* Begin Dataset records *

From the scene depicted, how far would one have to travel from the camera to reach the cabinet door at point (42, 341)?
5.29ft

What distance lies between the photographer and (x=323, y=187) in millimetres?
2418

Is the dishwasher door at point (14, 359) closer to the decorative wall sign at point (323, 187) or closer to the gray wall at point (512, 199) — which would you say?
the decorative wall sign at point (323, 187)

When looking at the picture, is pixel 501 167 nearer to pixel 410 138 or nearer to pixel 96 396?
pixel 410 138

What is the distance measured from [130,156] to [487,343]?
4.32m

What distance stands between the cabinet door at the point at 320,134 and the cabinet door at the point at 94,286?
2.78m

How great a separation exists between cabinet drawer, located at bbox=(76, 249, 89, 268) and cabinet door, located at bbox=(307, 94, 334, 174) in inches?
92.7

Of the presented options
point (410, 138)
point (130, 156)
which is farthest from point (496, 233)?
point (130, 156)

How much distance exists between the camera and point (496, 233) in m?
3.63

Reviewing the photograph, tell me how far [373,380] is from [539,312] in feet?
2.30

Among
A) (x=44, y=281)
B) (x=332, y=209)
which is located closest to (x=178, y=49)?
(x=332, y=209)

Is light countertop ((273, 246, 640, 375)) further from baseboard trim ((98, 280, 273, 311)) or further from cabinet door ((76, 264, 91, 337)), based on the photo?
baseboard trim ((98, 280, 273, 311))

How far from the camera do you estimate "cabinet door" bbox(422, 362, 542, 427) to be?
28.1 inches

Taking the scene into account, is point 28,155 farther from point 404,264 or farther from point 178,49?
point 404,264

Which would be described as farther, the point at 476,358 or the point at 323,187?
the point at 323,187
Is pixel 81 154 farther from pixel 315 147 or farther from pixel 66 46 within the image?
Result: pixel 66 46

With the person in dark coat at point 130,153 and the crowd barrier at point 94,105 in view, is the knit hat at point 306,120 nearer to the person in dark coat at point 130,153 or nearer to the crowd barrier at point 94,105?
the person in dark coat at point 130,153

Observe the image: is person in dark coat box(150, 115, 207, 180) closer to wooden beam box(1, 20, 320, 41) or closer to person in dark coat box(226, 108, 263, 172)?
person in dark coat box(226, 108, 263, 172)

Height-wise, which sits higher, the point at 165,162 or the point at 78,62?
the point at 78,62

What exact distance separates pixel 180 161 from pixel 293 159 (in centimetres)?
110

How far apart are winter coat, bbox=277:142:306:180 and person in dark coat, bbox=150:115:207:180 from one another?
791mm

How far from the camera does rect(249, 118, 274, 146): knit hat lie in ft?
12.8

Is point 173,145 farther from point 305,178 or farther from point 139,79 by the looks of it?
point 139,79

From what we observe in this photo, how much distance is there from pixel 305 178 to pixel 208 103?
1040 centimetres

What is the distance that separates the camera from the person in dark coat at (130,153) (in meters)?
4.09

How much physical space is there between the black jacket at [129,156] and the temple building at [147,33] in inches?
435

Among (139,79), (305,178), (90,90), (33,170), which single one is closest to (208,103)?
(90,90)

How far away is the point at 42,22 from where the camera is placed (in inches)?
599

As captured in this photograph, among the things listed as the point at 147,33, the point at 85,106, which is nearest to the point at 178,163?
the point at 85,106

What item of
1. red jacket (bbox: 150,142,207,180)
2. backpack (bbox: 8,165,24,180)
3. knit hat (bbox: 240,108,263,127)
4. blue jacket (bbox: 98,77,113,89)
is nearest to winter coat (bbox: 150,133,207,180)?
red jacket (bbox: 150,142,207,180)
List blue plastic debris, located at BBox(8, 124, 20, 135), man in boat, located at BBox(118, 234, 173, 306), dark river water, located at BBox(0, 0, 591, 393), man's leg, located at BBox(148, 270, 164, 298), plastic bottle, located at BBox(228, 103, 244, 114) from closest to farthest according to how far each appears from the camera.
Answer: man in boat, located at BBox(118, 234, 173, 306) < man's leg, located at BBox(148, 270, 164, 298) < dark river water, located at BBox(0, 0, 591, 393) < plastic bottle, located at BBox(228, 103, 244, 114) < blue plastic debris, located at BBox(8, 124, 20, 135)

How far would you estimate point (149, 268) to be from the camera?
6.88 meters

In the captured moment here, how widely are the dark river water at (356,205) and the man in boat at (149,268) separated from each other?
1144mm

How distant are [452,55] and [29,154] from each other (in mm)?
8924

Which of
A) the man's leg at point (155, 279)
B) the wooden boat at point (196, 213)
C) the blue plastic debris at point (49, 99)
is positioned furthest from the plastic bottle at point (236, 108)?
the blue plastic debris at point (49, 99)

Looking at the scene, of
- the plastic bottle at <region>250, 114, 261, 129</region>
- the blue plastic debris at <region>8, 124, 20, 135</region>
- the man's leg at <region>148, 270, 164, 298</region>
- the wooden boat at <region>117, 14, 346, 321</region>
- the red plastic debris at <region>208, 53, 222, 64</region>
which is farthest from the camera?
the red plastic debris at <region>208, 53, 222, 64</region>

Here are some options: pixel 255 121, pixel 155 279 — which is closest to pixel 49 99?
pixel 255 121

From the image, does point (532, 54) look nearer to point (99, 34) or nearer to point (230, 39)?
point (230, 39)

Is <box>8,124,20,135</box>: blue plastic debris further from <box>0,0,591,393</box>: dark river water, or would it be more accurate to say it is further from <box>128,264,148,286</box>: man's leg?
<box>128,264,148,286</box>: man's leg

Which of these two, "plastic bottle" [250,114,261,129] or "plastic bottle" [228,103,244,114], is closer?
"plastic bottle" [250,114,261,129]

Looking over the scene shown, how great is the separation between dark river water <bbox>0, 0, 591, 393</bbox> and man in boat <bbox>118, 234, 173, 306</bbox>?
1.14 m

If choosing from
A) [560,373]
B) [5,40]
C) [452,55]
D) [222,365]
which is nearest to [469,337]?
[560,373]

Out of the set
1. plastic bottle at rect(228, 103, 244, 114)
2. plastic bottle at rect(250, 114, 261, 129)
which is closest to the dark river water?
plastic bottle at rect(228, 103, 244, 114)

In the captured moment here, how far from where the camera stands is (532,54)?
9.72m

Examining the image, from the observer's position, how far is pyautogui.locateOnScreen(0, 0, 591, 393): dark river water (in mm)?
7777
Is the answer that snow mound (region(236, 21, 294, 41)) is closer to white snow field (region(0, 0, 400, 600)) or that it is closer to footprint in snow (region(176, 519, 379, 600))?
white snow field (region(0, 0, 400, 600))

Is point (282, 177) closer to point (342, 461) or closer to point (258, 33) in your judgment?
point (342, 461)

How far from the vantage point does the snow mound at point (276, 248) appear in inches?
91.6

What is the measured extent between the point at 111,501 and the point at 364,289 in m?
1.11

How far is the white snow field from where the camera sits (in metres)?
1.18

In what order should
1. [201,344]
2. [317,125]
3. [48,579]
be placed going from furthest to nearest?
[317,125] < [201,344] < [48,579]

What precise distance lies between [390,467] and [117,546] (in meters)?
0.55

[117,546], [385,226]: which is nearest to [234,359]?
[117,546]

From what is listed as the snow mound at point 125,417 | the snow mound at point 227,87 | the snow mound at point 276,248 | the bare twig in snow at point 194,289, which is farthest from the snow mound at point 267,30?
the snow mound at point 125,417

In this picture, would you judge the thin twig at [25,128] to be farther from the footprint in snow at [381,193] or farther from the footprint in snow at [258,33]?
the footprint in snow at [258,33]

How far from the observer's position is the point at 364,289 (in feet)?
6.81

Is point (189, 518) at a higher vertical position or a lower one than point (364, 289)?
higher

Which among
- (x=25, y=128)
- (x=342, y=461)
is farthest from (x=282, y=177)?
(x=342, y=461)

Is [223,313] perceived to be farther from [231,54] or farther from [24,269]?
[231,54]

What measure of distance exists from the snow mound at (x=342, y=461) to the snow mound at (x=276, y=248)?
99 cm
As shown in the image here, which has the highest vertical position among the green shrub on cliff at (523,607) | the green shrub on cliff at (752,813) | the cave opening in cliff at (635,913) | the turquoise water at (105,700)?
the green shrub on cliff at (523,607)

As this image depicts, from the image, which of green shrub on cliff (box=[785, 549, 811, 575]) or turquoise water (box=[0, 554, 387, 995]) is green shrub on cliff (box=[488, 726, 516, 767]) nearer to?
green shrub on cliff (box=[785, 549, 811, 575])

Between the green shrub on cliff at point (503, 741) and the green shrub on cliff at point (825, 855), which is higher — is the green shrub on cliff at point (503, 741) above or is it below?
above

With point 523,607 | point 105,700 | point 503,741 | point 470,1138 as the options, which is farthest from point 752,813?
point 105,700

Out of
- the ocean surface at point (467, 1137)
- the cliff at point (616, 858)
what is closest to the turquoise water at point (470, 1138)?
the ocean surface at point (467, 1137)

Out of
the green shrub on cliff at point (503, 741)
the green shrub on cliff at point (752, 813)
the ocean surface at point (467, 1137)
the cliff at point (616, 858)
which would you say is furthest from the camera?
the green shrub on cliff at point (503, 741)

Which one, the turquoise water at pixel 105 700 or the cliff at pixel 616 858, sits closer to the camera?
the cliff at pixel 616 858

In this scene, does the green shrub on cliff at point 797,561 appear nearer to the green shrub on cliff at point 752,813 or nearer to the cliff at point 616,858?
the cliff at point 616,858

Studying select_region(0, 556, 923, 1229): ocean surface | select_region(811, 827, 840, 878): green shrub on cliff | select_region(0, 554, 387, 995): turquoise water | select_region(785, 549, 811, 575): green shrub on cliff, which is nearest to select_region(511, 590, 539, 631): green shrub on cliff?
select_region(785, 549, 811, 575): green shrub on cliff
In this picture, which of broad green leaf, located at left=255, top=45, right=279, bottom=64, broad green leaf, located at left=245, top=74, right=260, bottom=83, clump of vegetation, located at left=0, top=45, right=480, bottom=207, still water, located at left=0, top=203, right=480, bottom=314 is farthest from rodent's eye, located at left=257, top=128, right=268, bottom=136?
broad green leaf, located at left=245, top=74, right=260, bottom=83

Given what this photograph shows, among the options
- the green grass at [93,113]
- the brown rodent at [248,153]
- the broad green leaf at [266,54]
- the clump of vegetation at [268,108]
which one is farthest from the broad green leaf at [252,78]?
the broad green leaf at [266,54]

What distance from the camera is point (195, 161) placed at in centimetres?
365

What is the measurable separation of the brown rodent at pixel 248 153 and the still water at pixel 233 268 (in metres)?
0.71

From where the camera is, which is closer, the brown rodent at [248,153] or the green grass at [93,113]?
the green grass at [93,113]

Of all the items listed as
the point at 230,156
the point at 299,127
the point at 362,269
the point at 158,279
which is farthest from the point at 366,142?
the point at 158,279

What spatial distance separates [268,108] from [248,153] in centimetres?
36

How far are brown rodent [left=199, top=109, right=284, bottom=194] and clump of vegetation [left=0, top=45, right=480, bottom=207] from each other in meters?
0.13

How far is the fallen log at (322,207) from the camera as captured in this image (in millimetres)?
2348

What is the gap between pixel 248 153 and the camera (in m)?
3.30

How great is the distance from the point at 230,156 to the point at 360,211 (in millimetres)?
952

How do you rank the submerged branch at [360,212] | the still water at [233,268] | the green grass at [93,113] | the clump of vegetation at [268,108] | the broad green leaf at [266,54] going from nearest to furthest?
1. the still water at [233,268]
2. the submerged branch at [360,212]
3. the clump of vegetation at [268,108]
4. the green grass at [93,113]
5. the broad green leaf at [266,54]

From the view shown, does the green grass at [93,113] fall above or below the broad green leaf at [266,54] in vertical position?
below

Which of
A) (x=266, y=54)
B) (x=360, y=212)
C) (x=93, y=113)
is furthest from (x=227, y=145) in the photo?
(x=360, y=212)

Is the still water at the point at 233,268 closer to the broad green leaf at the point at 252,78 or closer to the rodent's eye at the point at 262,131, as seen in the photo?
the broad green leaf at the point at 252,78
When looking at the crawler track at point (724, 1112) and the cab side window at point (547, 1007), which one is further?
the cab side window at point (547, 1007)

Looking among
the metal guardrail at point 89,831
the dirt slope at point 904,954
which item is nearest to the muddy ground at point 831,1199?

* End Dataset records *

* What is being asked
Output only the lines from the one holding "Is the still" through the last line above, exactly as they appear.

* Exercise response
Is the still water at the point at 233,268 closer to the broad green leaf at the point at 252,78 or closer to the rodent's eye at the point at 262,131, as seen in the photo?
the broad green leaf at the point at 252,78
When looking at the crawler track at point (724, 1112) and the cab side window at point (547, 1007), which one is further?
the cab side window at point (547, 1007)

Looking among
the metal guardrail at point 89,831
the dirt slope at point 904,954
which item is nearest to the muddy ground at point 831,1199?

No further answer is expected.